Wouldn’t it be nice if we all had a magic wand and could *poof* our story into existence – a perfect story without faults and perfectly entertaining?
Unfortunately, life doesn’t work that way. On the other hand, judging from the Halloween hit, Hocus Pocus, you don’t need perfect to create an enduring seasonal hit. There is no doubt that a lot of hard work went into this Disney movie, but if you need an example of a deeply flawed story to learn from, here you go.
The biggest problem with the story is that the movie takes three feisty, funny women (Bette Midler, Kathy Najimy, and Sarah Jessica Parker), and immediately turns them into child murderers. And the flip side of the problem is that they are the best damn things in the movie. Every time I want to root for them, I catch myself and say, “Oh, yeah. Complete and utter evil.”
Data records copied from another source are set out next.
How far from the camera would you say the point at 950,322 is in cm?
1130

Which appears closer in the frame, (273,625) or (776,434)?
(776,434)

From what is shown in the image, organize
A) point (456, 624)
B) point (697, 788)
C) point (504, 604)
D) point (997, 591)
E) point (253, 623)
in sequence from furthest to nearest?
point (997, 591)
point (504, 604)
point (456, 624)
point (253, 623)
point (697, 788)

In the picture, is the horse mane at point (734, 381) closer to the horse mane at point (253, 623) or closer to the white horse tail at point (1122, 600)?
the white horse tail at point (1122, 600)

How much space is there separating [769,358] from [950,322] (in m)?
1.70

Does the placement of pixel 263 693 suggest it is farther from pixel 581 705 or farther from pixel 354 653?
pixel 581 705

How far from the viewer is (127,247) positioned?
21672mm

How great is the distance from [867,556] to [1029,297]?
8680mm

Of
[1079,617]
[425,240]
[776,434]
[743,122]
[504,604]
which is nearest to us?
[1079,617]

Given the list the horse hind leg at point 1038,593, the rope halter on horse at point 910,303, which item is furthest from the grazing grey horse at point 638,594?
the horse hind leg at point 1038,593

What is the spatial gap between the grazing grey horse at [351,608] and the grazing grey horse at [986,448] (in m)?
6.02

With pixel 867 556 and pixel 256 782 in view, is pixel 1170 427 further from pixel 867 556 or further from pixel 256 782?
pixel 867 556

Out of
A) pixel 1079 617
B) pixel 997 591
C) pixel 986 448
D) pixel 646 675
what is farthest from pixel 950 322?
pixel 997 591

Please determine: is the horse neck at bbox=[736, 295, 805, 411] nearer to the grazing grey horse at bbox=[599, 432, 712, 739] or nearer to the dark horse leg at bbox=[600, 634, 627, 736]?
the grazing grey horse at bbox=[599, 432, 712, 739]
We’ve talked before about how a villain should be understandable, and even likable. Jenny Crusie has talked about how a villain should also be smarter and better than the protagonist. If the villain isn’t any good, the victory is hollow.
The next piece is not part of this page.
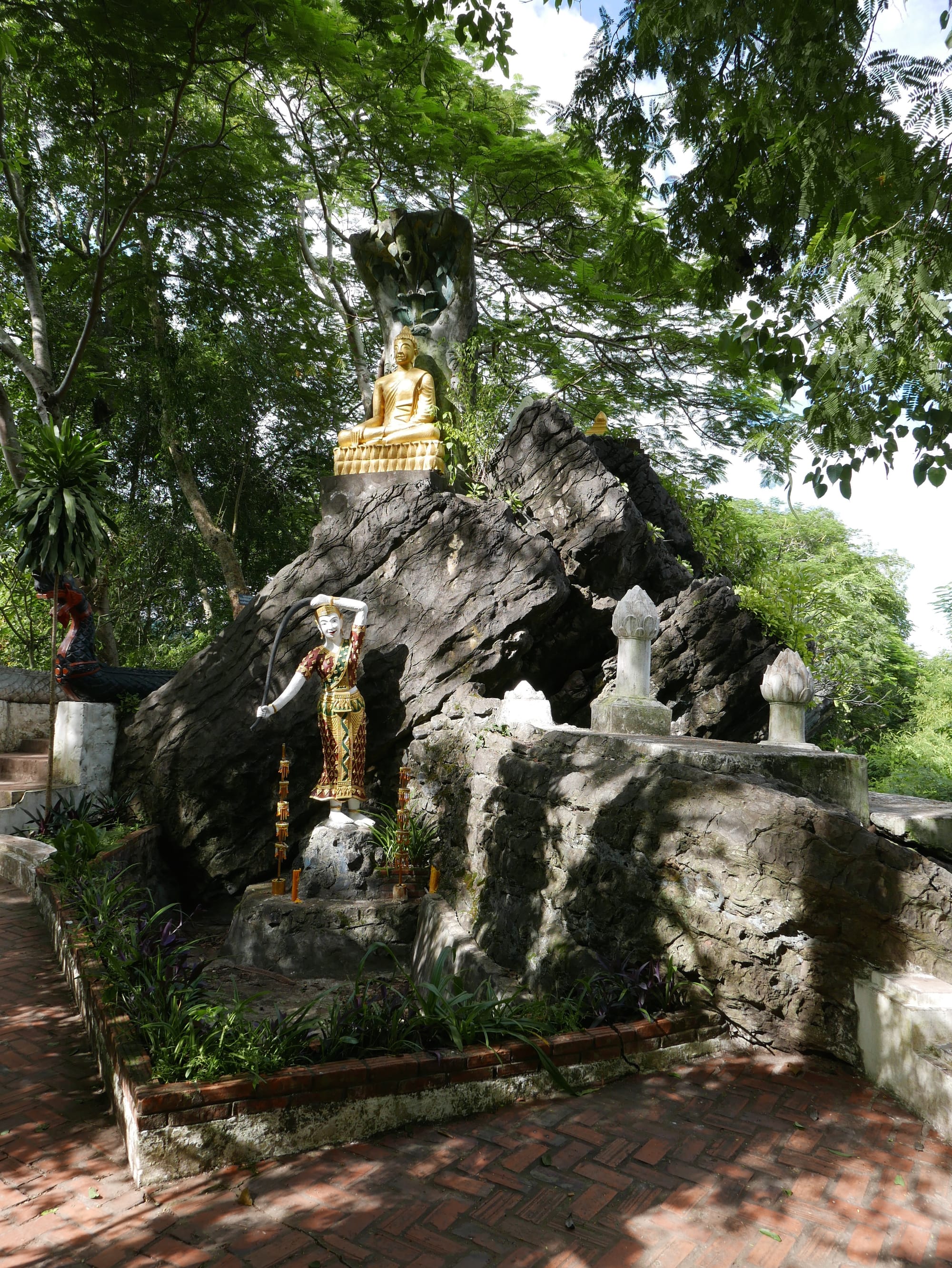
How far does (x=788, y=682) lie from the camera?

But there is such a thing as going to extremes. If you are going to have witty and interesting villains (and you really should!), you also need to have protagonists who can stand up to the star power.
According to IMDb, Leonardo DiCaprio was courted to take the part of Max, the main protagonist. I can’t help but wonder if the movie would have been more successful with a stronger actor. Then again, Leonardo was young, and this could have sunk his young career.
There are other things wrong with the movie, but despite everything, Hocus Pocus is a popular Halloween movie. It is strongly seasonal, and the three actresses are amazing. We’ve also got pretty cool side characters such as a talking cat, and an adorable zombie ex-boyfriend, and the kids, particularly young Dani (played by Thora Birch) are good. Maybe that’s all you need to be published and adored – not perfection. Good enough is good enough.
It’s a thought that should be sustaining when we get into the darker days of November, particularly if you are NaNo’ing this month. It doesn’t have to be perfect.
Thoughts? Also, what are your writing goals for November? Not everyone will NaNo, but everyone should have a goal. Writing doesn’t just happen by magic, after all.